Exercise directions
Please return the listing below unchanged, line for line.

=== Dataset records ===

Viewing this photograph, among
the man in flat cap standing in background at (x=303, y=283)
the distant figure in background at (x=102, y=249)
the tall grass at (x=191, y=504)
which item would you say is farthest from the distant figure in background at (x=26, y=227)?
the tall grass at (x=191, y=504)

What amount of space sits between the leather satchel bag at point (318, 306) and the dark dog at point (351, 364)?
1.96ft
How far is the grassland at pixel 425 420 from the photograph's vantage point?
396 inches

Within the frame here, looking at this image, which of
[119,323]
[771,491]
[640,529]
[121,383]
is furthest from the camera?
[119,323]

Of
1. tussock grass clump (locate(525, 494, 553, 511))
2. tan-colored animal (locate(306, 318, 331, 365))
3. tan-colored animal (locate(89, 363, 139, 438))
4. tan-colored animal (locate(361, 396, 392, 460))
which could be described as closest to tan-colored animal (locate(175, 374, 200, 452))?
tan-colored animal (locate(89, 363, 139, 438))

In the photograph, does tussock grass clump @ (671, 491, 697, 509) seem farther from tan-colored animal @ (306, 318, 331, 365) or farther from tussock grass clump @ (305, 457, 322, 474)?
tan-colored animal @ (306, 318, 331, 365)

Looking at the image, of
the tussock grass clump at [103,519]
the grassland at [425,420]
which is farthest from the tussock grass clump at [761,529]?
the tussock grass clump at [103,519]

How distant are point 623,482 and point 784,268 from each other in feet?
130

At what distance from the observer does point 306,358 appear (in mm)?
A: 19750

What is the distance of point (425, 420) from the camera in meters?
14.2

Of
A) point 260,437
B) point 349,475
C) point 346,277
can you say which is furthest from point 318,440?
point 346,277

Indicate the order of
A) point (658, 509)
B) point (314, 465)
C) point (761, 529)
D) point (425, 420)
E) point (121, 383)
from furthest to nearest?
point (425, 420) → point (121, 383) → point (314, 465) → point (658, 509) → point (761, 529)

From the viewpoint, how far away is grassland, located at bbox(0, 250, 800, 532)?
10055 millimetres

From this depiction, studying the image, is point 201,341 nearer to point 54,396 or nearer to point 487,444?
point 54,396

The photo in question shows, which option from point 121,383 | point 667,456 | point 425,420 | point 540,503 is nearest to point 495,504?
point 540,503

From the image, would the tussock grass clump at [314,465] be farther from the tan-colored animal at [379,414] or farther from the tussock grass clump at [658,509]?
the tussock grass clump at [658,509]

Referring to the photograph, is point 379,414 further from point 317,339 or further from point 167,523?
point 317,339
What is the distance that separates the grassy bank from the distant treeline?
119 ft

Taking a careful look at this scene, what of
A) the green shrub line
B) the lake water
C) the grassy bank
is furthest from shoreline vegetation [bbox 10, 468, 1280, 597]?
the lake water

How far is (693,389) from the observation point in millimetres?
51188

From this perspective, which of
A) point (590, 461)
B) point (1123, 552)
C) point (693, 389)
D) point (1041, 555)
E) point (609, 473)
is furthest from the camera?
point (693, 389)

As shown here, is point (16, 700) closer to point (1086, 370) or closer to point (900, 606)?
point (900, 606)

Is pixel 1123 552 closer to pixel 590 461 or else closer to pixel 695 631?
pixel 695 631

===

Finished task
Viewing this photograph, among
the man in flat cap standing in background at (x=303, y=283)
the distant figure in background at (x=102, y=249)
the tall grass at (x=191, y=504)
which item would you say is farthest from the distant figure in background at (x=26, y=227)?
the tall grass at (x=191, y=504)

What amount of space sits between the leather satchel bag at point (318, 306) and the dark dog at point (351, 364)?
1.96ft
How far is the grassland at pixel 425 420 from the photograph's vantage point?
396 inches

Within the frame here, looking at this image, which of
[119,323]
[771,491]
[640,529]
[121,383]
is furthest from the camera?
[119,323]

Of
1. tussock grass clump (locate(525, 494, 553, 511))
2. tan-colored animal (locate(306, 318, 331, 365))
3. tan-colored animal (locate(89, 363, 139, 438))
4. tan-colored animal (locate(361, 396, 392, 460))
which could be described as closest to tan-colored animal (locate(175, 374, 200, 452))?
tan-colored animal (locate(89, 363, 139, 438))

In the photograph, does tussock grass clump @ (671, 491, 697, 509) seem farther from tan-colored animal @ (306, 318, 331, 365) or farther from tussock grass clump @ (305, 457, 322, 474)?
tan-colored animal @ (306, 318, 331, 365)

Looking at the image, of
the tussock grass clump at [103,519]
the grassland at [425,420]
which is farthest from the tussock grass clump at [761,529]?
the tussock grass clump at [103,519]

How distant are point 623,482 and point 784,268 from each other in feet?
130

At what distance from the observer does point 306,358 appear (in mm)?
A: 19750

What is the distance of point (425, 420) from the camera in meters?
14.2

Of
A) point 260,437
B) point 349,475
C) point 346,277
can you say which is furthest from point 318,440?
point 346,277

Indicate the order of
A) point (658, 509)
B) point (314, 465)
C) point (761, 529)
D) point (425, 420)
E) point (121, 383)
from furthest to nearest?
point (425, 420) → point (121, 383) → point (314, 465) → point (658, 509) → point (761, 529)

From the viewpoint, how far away is grassland, located at bbox(0, 250, 800, 532)?
10055 millimetres

From this depiction, studying the image, is point 201,341 nearer to point 54,396 or nearer to point 487,444?
point 54,396

The photo in question shows, which option from point 121,383 | point 667,456 | point 425,420 | point 540,503 is nearest to point 495,504?
point 540,503

From the image, would the tussock grass clump at [314,465] be farther from the tan-colored animal at [379,414] or farther from the tussock grass clump at [658,509]?
the tussock grass clump at [658,509]

Referring to the photograph, is point 379,414 further from point 317,339 or further from point 167,523?
point 317,339
What is the distance that separates the grassy bank from the distant treeline?
119 ft

Taking a careful look at this scene, what of
A) the green shrub line
B) the lake water
C) the grassy bank
is furthest from shoreline vegetation [bbox 10, 468, 1280, 597]?
the lake water

How far is (693,389) from the observation point in millimetres?
51188

From this perspective, which of
A) point (590, 461)
B) point (1123, 552)
C) point (693, 389)
D) point (1041, 555)
E) point (609, 473)
is furthest from the camera?
point (693, 389)

As shown here, is point (16, 700) closer to point (1086, 370) or closer to point (900, 606)?
point (900, 606)

Is pixel 1123 552 closer to pixel 590 461 or else closer to pixel 695 631?
pixel 695 631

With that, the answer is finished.